En 1852, lors d’un grand bal virginal, une orpheline voltairienne choque la bonne société de la Nouvelle-Orléans par une robe rouge sang de prostituée. Elle retrouvera l’homme qu’elle aime un an plus tard, avec une épouse et victime de la fièvre jaune. Autour d’eux, le monde change...

Ce séduisant portrait de femme s’inscrit dans la lignée sociale et rebelle de l’esthétique Warner, en permettant à Bette Davis d’incarner admirablement une héroïne en miroir.  
  

I

Voici un cheminement vers la grâce dans un univers en train de disparaître. Voici une histoire d’amour vouée à se dissoudre dans un lazaret. Voici les germes de la guerre de Sécession (la Guerre Civile, comme l’appellent les Américains) présagés par ceux d’une épidémie. 
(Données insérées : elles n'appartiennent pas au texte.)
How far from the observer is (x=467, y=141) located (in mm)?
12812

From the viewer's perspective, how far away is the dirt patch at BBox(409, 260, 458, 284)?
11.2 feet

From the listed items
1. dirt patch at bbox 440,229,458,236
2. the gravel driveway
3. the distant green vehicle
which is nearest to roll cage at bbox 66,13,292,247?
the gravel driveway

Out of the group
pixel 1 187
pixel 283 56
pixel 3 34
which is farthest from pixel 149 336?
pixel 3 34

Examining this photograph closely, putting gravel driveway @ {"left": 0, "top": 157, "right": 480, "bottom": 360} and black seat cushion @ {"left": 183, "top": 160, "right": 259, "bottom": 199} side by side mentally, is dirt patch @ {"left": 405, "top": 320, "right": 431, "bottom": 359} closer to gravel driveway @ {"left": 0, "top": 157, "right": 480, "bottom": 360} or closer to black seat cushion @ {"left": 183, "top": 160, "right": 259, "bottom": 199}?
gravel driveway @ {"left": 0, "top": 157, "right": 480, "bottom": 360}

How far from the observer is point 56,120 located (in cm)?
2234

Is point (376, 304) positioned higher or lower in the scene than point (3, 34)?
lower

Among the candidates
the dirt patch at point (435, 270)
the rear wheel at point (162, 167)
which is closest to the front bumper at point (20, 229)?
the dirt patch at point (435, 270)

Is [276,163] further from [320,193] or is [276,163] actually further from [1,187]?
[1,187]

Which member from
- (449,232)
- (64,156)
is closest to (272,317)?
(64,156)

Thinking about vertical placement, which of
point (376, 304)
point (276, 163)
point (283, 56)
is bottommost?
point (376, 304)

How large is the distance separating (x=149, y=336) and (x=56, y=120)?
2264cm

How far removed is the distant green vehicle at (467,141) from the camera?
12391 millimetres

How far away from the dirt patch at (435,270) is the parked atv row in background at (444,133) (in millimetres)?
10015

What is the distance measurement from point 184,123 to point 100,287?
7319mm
Les hommes ne plaisantent pas avec l’honneur d’une dame. Les duels se pratiquent entre gens de bonne compagnie. Le décorum régit la vie sociale ; un écart vestimentaire ou de langage peut entraîner l’opprobre ou la mort.  

La flore sudiste protège une architecture massive et alanguie. L’extrême élégance des lampes à huile et des couverts en argent sert d’écrin à des discussions à fleurets mouchetés. Une parure défaite révèle son armature ; sur un marché, une vendeuse exhibe des masques.

Le Nord et le Sud se détestent cordialement, chacun se moquant des coutumes de l’autre. Les notables ne veulent pas d’une autre ligne de chemin de fer : le fleuve des origines leur suffit pour transporter leurs marchandises.

Ici les Noirs servent les Blancs. Seuls les abolitionnistes réclament la fin de cet esclavage doux. Et quand un enfant du pays revient dans cette Nouvelle-France, proposant au domestique connu depuis toujours de boire un verre avec lui, celui-ci décline poliment – les conventions de classe et de race le feront trinquer à la cuisine.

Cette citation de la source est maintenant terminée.